- Born: December 25, 1872 New Brunswick, Canada
- Died: December 9, 1956 (aged 83)
- Place of burial: Arlington National Cemetery, Arlington, Virginia
- Allegiance: United States of America
- Branch: United States Navy
- Service years: 1890–1922
- Rank: Captain
- Conflicts: United States occupation of Veracruz Spanish–American War World War I
- Awards: Medal of Honor Navy Cross

= John Grady (Medal of Honor) =

US Navy officer and Medal of Honor recipient (1872–1956)

John Grady (December 25, 1872 – December 9, 1956) was a Lieutenant in the United States Navy and a Medal of Honor recipient for his role in the United States occupation of Veracruz.

He died December 9, 1956, and is buried at Arlington National Cemetery, Arlington, Virginia.

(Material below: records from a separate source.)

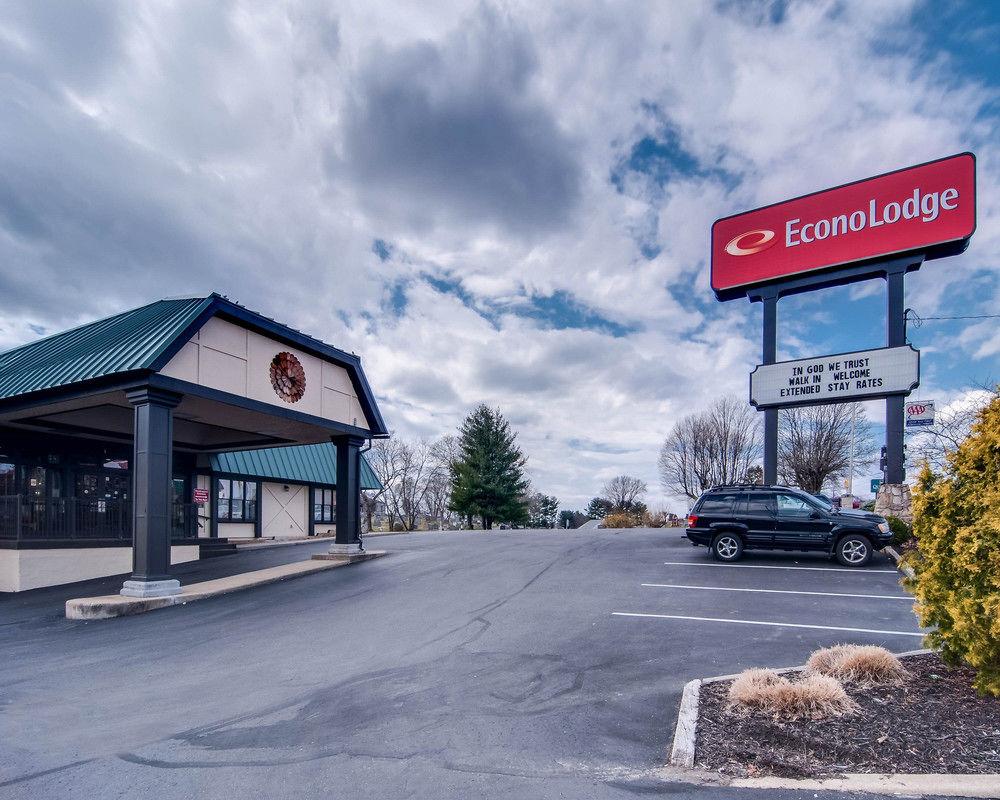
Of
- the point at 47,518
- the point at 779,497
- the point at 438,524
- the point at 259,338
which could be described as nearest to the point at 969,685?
the point at 779,497

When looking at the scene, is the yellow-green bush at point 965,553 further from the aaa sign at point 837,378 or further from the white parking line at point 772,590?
the aaa sign at point 837,378

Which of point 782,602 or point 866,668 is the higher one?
point 866,668

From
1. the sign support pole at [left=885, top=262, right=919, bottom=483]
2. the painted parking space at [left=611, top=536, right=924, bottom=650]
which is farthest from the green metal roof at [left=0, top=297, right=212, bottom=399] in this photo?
the sign support pole at [left=885, top=262, right=919, bottom=483]

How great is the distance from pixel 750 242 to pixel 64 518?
21.9m

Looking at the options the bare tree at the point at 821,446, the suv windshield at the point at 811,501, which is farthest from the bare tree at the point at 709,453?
the suv windshield at the point at 811,501

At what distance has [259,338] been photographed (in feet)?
48.7

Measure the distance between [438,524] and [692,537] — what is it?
173 feet

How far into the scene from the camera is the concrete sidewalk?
1073 centimetres

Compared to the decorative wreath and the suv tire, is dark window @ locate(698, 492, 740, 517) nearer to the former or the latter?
the suv tire

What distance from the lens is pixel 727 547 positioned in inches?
575

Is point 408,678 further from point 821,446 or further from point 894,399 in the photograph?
point 821,446

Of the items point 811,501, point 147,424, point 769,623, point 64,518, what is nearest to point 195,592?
point 147,424

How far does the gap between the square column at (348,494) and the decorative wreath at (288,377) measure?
8.84 ft

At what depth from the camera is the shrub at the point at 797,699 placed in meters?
4.72
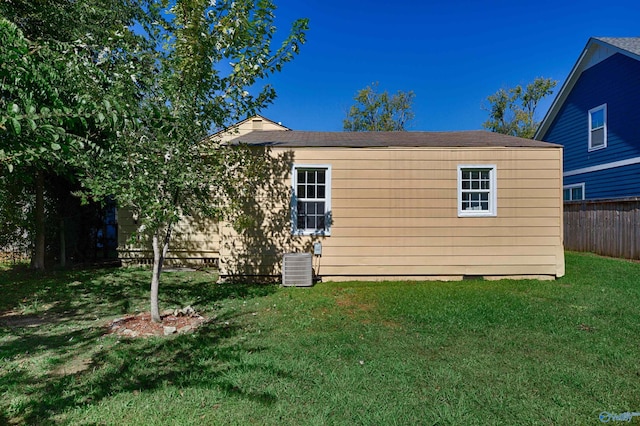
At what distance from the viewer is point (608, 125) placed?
1190cm

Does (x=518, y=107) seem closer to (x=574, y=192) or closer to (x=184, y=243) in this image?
(x=574, y=192)

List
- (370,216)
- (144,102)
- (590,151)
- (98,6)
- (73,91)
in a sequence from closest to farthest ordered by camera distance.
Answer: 1. (73,91)
2. (144,102)
3. (98,6)
4. (370,216)
5. (590,151)

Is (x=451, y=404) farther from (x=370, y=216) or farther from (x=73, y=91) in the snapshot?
(x=370, y=216)

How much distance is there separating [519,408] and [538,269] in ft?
18.9

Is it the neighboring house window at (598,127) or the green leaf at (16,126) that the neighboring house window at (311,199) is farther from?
the neighboring house window at (598,127)

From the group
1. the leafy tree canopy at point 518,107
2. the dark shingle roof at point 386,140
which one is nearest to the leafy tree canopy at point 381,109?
the leafy tree canopy at point 518,107

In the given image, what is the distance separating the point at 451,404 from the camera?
2.62 meters

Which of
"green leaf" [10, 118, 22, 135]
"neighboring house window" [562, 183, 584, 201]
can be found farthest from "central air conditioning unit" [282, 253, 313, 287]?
"neighboring house window" [562, 183, 584, 201]

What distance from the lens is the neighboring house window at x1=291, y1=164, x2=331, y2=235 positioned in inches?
284

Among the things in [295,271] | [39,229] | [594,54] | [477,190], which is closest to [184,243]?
[39,229]

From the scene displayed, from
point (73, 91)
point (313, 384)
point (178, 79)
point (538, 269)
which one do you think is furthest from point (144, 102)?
point (538, 269)

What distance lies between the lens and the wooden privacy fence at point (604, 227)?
898 centimetres

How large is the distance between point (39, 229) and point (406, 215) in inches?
344

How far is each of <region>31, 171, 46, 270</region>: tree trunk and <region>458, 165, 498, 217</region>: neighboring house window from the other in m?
9.89
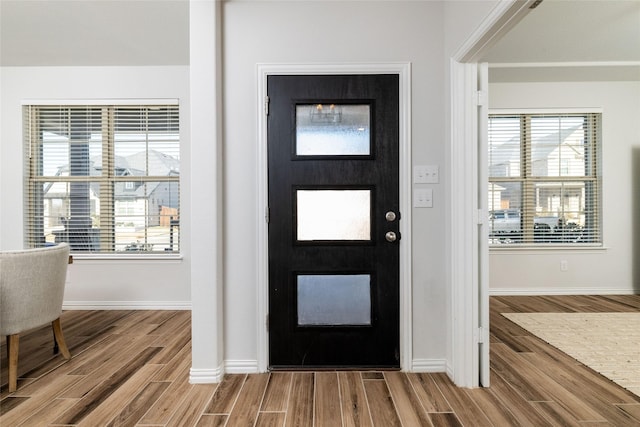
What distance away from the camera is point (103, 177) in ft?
12.2

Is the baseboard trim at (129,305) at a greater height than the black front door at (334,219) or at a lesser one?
lesser

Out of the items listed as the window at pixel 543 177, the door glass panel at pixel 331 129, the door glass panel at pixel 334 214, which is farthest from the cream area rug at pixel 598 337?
the door glass panel at pixel 331 129

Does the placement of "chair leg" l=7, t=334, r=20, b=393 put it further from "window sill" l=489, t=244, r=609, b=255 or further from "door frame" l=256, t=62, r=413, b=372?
"window sill" l=489, t=244, r=609, b=255

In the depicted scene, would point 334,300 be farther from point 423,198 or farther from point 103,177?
point 103,177

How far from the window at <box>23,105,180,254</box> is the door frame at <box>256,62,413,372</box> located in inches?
76.7

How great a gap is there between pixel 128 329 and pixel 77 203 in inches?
68.6

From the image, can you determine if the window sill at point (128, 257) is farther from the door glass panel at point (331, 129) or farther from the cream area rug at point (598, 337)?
the cream area rug at point (598, 337)

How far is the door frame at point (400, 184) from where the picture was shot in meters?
2.21

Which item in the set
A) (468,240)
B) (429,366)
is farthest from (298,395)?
(468,240)

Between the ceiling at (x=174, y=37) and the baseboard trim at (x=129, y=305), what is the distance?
272cm

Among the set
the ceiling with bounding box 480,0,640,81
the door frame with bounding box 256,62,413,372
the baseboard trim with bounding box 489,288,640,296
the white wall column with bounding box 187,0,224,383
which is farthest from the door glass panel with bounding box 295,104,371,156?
the baseboard trim with bounding box 489,288,640,296

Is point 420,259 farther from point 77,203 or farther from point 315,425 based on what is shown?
point 77,203

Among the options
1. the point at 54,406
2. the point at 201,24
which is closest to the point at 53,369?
the point at 54,406

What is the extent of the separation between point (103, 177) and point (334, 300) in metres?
3.20
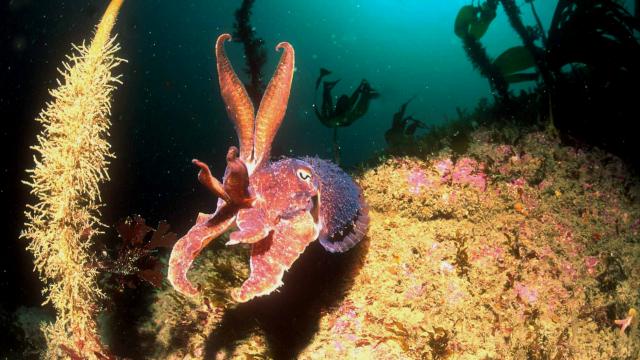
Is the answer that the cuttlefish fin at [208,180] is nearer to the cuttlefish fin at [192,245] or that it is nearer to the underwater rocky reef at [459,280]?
the cuttlefish fin at [192,245]

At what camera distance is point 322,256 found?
9.30 ft

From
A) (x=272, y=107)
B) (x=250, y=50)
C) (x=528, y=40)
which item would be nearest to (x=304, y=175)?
(x=272, y=107)

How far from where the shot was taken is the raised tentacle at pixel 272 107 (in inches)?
93.1

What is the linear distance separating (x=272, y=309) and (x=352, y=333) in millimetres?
691

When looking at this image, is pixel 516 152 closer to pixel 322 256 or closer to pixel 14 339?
pixel 322 256

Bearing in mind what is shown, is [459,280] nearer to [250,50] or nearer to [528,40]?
[528,40]

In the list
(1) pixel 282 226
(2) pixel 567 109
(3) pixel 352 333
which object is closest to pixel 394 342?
(3) pixel 352 333

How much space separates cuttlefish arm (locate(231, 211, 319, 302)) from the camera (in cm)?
176

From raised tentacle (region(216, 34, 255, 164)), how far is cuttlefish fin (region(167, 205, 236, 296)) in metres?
0.49

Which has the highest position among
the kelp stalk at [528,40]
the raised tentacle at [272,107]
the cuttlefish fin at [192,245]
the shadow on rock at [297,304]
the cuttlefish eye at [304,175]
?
the kelp stalk at [528,40]

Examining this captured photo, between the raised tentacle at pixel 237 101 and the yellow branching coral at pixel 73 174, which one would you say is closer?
the raised tentacle at pixel 237 101

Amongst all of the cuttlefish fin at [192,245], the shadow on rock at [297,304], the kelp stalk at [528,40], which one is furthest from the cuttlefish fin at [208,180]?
the kelp stalk at [528,40]

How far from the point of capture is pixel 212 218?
83.9 inches

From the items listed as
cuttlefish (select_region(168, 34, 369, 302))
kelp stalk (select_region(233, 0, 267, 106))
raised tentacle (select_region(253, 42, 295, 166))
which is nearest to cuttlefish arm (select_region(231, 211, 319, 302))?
cuttlefish (select_region(168, 34, 369, 302))
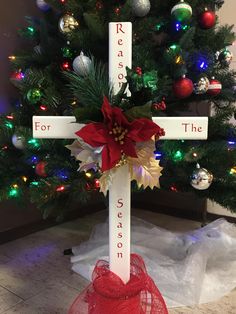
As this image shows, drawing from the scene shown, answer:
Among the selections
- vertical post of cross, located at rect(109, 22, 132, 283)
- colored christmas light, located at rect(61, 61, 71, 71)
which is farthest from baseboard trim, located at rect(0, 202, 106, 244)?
vertical post of cross, located at rect(109, 22, 132, 283)

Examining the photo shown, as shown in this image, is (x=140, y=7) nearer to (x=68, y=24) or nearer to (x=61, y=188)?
(x=68, y=24)

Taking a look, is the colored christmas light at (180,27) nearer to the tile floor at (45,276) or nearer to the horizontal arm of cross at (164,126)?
the horizontal arm of cross at (164,126)

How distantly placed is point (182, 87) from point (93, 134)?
18.8 inches

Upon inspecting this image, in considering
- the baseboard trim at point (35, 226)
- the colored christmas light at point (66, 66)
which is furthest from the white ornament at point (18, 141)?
the baseboard trim at point (35, 226)

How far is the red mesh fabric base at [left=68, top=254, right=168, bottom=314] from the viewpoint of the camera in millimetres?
643

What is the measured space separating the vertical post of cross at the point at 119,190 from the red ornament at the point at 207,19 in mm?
519

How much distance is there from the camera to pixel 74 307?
76cm

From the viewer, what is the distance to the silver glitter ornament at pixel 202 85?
98 centimetres

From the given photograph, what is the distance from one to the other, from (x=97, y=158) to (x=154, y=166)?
103 millimetres

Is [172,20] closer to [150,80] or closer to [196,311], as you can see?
[150,80]

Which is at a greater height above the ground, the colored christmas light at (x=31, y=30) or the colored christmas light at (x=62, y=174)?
the colored christmas light at (x=31, y=30)

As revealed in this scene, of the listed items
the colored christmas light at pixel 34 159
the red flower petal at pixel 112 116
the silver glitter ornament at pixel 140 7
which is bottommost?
the colored christmas light at pixel 34 159

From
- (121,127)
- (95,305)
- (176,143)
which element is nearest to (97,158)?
(121,127)

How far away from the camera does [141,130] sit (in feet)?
1.78
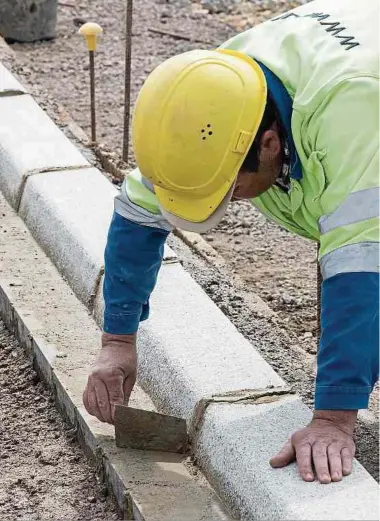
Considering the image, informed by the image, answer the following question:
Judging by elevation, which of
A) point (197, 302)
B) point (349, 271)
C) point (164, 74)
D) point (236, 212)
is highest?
point (164, 74)

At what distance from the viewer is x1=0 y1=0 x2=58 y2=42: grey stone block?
24.2 ft

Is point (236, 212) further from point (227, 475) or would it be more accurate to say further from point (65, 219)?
point (227, 475)

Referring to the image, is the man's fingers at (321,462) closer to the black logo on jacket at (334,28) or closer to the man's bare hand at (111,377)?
the man's bare hand at (111,377)

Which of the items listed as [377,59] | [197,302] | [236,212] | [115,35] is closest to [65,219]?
[197,302]

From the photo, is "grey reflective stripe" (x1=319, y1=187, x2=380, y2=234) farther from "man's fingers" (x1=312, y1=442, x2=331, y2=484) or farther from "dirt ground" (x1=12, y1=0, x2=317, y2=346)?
"dirt ground" (x1=12, y1=0, x2=317, y2=346)

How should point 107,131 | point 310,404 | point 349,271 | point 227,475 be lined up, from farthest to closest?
point 107,131 → point 310,404 → point 227,475 → point 349,271

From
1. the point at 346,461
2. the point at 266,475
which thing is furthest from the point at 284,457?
the point at 346,461

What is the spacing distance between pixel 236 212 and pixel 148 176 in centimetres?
251

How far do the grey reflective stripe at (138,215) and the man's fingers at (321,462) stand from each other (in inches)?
33.9

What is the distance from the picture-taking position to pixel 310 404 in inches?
144

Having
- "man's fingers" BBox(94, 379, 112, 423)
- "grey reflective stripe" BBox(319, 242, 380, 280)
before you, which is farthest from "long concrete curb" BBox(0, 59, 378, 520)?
"grey reflective stripe" BBox(319, 242, 380, 280)

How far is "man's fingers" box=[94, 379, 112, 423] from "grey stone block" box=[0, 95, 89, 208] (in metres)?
1.64

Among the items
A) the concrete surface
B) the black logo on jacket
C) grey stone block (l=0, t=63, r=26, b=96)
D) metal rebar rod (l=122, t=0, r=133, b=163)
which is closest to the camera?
the black logo on jacket

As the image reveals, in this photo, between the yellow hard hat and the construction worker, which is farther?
the yellow hard hat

==Medal of Honor citation==
Rank and organization: Lieutenant, U.S. Navy. Born: 25 December 1872, Canada. Appointed from: Massachusetts. G.O. No.: 177, 4 December 1915. Other Navy award: Navy Cross.

Citation:

For distinguished conduct in battle, engagement of Vera Cruz, 22 April 1914. During the second day's fighting, the service performed by Lt. Grady, in command of the 2d Regiment, Artillery, was eminent and conspicuous. From necessarily exposed positions, he shelled the enemy from the strongest position.

==Navy cross citation==
Citation:
The President of the United States of America takes pleasure in presenting the Navy Cross to Commander John Grady, United States Navy, for distinguished service in the line of his profession as Commanding Officer of the U.S.S. WILHELMINA, engaged in the important, exacting and hazardous duty of transporting and escorting troops and supplies to European ports through waters infested with enemy submarines and mines during World War I.